---
name: sap-ai-governance-security-architecture-protocol
description: Cross-functional coordination protocol governing handoff contracts between SAP AI Governance, Security, and Architecture. Activates on AI Core workloads, Generative AI Hub deployments, Joule governance events, RAG design reviews, prompt-injection risk, data-leakage risk, model-access control gaps, and auditability of AI-generated outputs. Advisory and audit only — no live mutation.
allowed-tools: Read Grep Glob WebSearch WebFetch
metadata:
  author: "github: Raishin"
  version: "0.1.0"
  updated: "2026-06-19"
  category: ai
  lifecycle: experimental
---

# SAP AI Governance / Security / Architecture Protocol

## Purpose

This skill is a cross-functional coordination and handoff contract between four complementary advisory roles: SAP AI Core and Generative AI Hub governance review, Joule governance and adoption assessment, SAP security/IAM/GRC/SoD analysis, and SAP CAP architecture review. It defines when each role activates, what evidence each role requires before it can produce output, how findings are handed off between roles, who holds decision rights over AI workload deployments and access control changes, and what approval is required before any irreversible change is recommended to a downstream guarded-mutating operator.
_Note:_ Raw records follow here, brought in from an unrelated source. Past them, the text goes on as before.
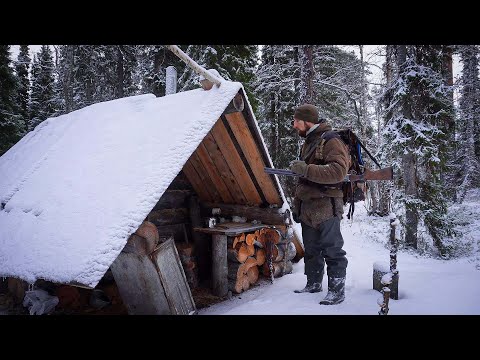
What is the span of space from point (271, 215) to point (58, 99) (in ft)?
82.9

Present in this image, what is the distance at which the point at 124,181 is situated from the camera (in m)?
3.52

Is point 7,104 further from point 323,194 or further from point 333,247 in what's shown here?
point 333,247

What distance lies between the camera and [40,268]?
3.12 metres

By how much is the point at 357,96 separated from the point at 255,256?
27.6 feet

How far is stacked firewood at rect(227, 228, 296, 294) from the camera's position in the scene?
4.85 m

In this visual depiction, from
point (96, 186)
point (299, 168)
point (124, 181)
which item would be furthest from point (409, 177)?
point (96, 186)

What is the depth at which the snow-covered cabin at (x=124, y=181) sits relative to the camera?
3.09 meters

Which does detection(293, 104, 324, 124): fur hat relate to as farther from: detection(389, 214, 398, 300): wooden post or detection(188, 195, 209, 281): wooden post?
detection(188, 195, 209, 281): wooden post

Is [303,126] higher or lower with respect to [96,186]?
higher

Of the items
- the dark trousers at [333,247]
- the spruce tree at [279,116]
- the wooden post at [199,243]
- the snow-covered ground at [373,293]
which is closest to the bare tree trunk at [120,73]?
the spruce tree at [279,116]

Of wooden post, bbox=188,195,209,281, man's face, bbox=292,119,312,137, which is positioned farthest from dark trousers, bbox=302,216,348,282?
wooden post, bbox=188,195,209,281

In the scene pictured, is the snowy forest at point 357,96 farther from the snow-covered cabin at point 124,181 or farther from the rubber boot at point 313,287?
the rubber boot at point 313,287
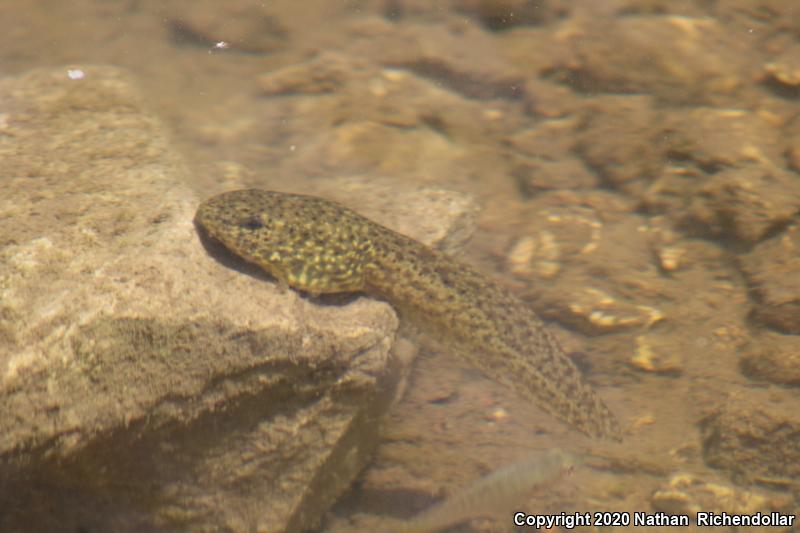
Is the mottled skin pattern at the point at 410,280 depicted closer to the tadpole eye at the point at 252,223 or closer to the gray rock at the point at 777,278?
the tadpole eye at the point at 252,223

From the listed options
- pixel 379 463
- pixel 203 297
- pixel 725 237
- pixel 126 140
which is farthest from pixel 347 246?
pixel 725 237

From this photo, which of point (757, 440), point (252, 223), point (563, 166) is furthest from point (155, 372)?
point (563, 166)

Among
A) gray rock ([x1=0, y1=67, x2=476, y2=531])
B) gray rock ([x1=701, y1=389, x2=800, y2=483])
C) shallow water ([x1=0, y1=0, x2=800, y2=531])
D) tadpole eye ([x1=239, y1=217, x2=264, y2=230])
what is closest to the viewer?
gray rock ([x1=0, y1=67, x2=476, y2=531])

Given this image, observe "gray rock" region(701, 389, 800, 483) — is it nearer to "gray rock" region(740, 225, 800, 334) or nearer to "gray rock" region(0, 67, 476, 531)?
"gray rock" region(740, 225, 800, 334)

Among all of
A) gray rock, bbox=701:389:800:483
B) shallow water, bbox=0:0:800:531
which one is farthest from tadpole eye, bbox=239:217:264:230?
gray rock, bbox=701:389:800:483

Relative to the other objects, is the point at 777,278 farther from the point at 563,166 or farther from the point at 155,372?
the point at 155,372

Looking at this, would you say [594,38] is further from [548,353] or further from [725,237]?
[548,353]

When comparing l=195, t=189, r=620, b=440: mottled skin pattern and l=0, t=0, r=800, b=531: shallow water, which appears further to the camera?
l=0, t=0, r=800, b=531: shallow water

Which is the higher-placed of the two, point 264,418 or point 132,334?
point 132,334
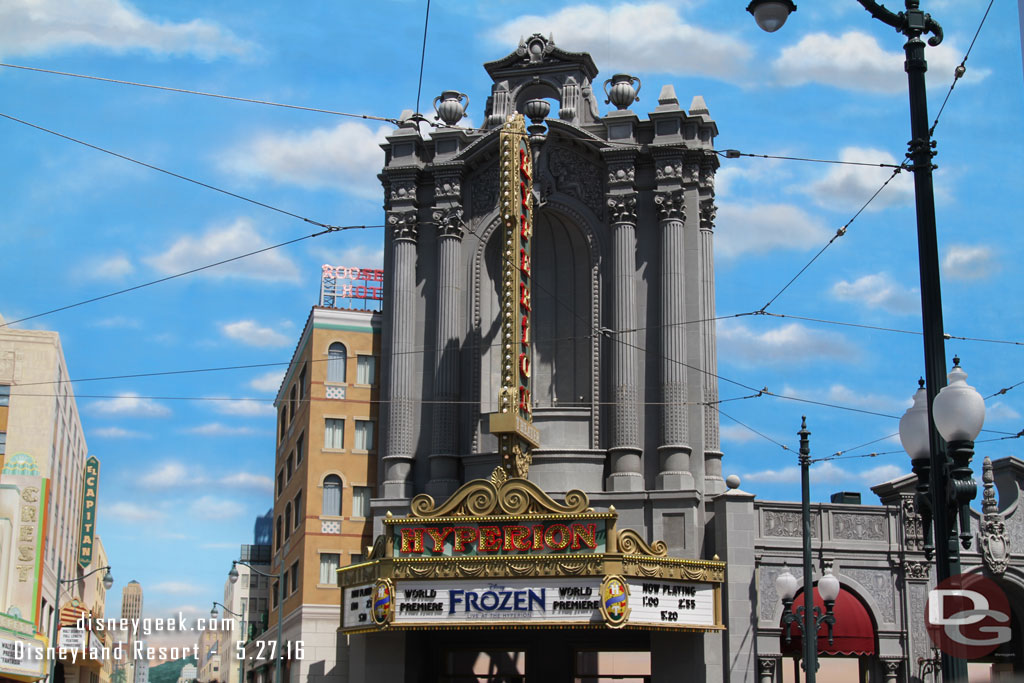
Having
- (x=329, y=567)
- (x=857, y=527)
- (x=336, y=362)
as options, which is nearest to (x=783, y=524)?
(x=857, y=527)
This protocol never mutates. It never invokes or bypasses any guarded-mutating operator gate. It produces governance advisory packages, risk assessments, and escalation triggers only.

## When to use

Activate this protocol when one or more of the following conditions apply:

- An AI Core workload is being planned, deployed, or reviewed — including custom model deployments, fine-tuning jobs, inferencing endpoints, or resource group configurations on SAP AI Core.
- A Generative AI Hub integration is in scope — including proxy model consumption via the Generative AI Hub API, foundation model selection, token budget governance, or cost attribution for generative AI usage.
- Joule is being governed or adopted — including Joule skill configuration, Joule integration with SAP applications, scope of Joule access to SAP business data, and change management for AI-assisted business process execution.
- A RAG (Retrieval-Augmented Generation) design is under review — including document grounding strategy, vector store selection (SAP HANA Cloud vector engine or external), embedding model governance, data ingestion pipeline design, and retrieval access controls.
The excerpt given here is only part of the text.